**Instruction**
Will you set down word for word the lines of the items below, from the line that contains "If you were" up to and including the final line of the items?

○ ○ ○ ○

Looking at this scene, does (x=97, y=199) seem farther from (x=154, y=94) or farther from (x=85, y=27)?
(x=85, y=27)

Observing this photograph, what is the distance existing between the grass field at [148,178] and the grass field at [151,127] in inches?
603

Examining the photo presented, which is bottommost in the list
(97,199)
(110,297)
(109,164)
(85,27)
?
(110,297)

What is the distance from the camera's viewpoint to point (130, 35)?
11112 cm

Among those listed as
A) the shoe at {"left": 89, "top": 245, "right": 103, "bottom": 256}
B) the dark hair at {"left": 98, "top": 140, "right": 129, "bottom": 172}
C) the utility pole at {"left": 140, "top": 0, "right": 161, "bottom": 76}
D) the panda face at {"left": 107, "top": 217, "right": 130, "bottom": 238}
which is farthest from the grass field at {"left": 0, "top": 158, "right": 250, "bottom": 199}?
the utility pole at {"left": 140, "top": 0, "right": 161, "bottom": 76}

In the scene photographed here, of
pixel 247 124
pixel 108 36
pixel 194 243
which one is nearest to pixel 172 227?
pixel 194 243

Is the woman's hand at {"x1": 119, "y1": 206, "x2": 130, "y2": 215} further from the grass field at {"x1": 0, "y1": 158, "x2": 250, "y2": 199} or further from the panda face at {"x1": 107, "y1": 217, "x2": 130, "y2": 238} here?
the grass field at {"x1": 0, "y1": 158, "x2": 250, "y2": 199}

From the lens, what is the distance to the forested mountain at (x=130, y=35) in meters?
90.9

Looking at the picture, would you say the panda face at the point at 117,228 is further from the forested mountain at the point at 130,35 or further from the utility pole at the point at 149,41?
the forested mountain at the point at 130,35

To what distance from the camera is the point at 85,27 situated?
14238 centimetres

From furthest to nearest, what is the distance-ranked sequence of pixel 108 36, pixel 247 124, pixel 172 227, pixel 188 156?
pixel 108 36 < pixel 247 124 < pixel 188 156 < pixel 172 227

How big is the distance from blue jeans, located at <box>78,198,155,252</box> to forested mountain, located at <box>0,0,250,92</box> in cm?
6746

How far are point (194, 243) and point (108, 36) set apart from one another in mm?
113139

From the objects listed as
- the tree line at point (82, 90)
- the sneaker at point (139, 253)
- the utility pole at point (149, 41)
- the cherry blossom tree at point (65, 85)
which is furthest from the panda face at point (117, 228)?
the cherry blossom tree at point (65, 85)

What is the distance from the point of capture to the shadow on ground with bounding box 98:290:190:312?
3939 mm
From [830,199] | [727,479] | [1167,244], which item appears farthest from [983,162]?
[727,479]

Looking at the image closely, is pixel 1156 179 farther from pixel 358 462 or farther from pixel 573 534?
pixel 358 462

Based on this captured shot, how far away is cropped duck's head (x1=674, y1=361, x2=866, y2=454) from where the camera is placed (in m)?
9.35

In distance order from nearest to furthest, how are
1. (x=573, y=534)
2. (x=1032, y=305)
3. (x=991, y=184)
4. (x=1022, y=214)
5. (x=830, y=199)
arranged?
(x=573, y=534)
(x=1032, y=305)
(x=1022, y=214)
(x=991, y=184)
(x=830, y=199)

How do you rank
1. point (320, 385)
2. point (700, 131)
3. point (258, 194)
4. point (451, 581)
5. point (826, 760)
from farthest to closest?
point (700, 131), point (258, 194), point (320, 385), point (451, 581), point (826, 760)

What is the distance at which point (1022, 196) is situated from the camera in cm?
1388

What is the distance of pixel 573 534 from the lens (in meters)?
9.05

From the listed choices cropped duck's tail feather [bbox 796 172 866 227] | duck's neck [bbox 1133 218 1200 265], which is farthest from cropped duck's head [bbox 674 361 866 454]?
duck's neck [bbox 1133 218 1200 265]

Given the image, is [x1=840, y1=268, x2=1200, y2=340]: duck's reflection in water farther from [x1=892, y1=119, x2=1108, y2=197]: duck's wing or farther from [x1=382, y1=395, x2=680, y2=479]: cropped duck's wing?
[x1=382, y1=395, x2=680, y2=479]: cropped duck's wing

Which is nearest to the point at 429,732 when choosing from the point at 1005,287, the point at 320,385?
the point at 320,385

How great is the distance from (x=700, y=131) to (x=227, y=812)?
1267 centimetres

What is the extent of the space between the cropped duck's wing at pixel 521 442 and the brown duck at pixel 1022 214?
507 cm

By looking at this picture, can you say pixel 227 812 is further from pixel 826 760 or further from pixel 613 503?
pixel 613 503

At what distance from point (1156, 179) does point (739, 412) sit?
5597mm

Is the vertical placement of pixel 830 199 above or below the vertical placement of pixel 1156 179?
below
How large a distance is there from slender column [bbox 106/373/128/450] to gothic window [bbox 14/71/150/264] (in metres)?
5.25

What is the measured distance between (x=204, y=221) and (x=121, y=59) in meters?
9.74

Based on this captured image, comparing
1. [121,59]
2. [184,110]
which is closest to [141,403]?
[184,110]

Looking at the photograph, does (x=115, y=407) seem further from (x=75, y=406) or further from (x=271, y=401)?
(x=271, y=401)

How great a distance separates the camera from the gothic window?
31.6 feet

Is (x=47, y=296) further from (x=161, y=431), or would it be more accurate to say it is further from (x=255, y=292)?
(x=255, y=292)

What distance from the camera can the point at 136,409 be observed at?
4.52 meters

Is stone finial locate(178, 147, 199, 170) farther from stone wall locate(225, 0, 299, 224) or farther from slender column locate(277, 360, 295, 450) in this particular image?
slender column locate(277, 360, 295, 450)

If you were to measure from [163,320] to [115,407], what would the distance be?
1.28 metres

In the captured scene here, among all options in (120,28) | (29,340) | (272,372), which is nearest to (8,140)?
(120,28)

○ ○ ○ ○

**Reply**
If you were to measure from [163,320] to [115,407], what would the distance be?
1.28 metres

In the captured scene here, among all options in (120,28) | (29,340) | (272,372), which is nearest to (8,140)?
(120,28)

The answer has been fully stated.